**DOCUMENT EXTRACT:**
I think it assumes that it's a complex problem and to untangle the mess will require that this is done persistently over a longer stretch of time. we didn't get into this over a couple of weeks. If this was unfolding since years if not decades then what we have now is the end stages of boiling frogs (we're just waking up to the water being unbearable having been oblivious for so long). I'm personally convinced that facing the problems can only be done by following these steps (even if it's painful and we'd rather have a quick fix to all this). It will take a long time to recover from this I think (having enough patience to hear an opposing view without judgement isn't easy).


All of this sounds good and, frankly, I don't have a simple alternative. To add, I think it's necessary to strive for good faith as a baseline.

So, I am not disputing the principle that good faith is required; on the contrary, I am lamenting its demise and the weaponization of good faith against its practitioners.

So, the issue is that while hoping it is sufficient to act in good faith, others are able to profit wildly from their own bad faith. In effect, your good faith empowers them. And, while the current situation unfolded over years, we cannot ignore the recent rapid acceleration and its meaning.

We have come to a place where bad faith is normalized and even celebrated. Not sure what the way back is.


It’s only painful in a stable, peaceful society with a strong rule of law. In any other context it’s downright lethal. Take the extreme of Dark Forest theory; you can try to explain your position and values all you like, and while you do it just serves to broadcast your location to someone who already decided to kill you. That’s extreme of course, an hopefully fictional, but in the intellectual and social spectrum it takes two to tango. If I’m just trying to waste your time and energy, and you’re insisting on addressing every point of my Gish Gallop... I win.

**Records of spatial reasoning questions:**

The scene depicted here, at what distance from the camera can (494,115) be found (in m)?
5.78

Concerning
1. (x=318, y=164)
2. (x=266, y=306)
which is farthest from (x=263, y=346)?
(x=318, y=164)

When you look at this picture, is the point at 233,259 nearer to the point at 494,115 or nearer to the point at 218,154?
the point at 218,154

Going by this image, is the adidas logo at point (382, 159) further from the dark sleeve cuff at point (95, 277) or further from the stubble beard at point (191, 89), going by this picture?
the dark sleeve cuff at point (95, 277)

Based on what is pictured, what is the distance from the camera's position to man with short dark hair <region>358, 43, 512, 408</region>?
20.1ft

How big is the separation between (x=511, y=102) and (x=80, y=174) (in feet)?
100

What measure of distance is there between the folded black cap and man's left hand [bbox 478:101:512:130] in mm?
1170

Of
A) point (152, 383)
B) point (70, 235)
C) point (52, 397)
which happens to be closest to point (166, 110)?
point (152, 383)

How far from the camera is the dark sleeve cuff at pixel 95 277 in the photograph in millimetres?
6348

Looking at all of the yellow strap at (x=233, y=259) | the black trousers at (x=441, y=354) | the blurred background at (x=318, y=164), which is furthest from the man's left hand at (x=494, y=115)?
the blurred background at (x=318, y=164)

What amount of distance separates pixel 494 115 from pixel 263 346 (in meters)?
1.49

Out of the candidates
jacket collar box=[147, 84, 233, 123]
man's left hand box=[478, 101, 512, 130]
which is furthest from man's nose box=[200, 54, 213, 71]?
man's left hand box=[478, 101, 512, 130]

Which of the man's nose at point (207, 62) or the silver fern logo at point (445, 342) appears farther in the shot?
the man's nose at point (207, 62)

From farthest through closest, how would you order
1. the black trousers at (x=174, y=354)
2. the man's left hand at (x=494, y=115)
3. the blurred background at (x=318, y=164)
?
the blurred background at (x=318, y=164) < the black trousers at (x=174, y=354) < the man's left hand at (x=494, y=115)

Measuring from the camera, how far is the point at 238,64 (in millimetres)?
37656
---
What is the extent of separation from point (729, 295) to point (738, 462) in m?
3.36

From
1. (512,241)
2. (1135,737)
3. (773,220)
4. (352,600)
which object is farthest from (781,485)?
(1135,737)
* * *
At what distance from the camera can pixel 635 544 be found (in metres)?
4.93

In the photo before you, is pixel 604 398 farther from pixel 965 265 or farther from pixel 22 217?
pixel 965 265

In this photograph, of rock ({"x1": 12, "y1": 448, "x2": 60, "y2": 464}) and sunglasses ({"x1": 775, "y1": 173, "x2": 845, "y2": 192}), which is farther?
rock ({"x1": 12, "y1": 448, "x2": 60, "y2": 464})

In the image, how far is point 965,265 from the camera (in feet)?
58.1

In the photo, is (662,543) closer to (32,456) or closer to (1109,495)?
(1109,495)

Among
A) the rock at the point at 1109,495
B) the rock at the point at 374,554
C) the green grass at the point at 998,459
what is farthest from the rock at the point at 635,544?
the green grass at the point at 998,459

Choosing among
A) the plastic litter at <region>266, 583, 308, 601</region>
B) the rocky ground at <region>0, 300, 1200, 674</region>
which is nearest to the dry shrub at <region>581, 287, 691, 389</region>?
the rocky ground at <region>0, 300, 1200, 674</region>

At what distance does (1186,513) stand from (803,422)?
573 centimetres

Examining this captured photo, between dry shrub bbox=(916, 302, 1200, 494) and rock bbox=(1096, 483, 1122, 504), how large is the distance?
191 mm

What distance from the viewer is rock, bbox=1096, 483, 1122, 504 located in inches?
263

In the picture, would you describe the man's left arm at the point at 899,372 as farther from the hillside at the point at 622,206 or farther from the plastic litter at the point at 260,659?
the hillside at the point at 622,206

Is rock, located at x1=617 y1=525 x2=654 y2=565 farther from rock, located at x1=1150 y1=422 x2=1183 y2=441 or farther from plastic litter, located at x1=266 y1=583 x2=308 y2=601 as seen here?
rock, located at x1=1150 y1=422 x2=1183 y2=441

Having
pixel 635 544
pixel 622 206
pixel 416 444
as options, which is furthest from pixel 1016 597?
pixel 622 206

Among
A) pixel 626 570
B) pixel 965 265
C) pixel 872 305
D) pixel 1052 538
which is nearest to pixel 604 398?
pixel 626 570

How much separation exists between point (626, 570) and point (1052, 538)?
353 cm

**STATED TASK:**
Please state what the discussion of good faith says has happened to bad faith.

**FINISHED TASK:**
Bad faith has become normalized and even celebrated.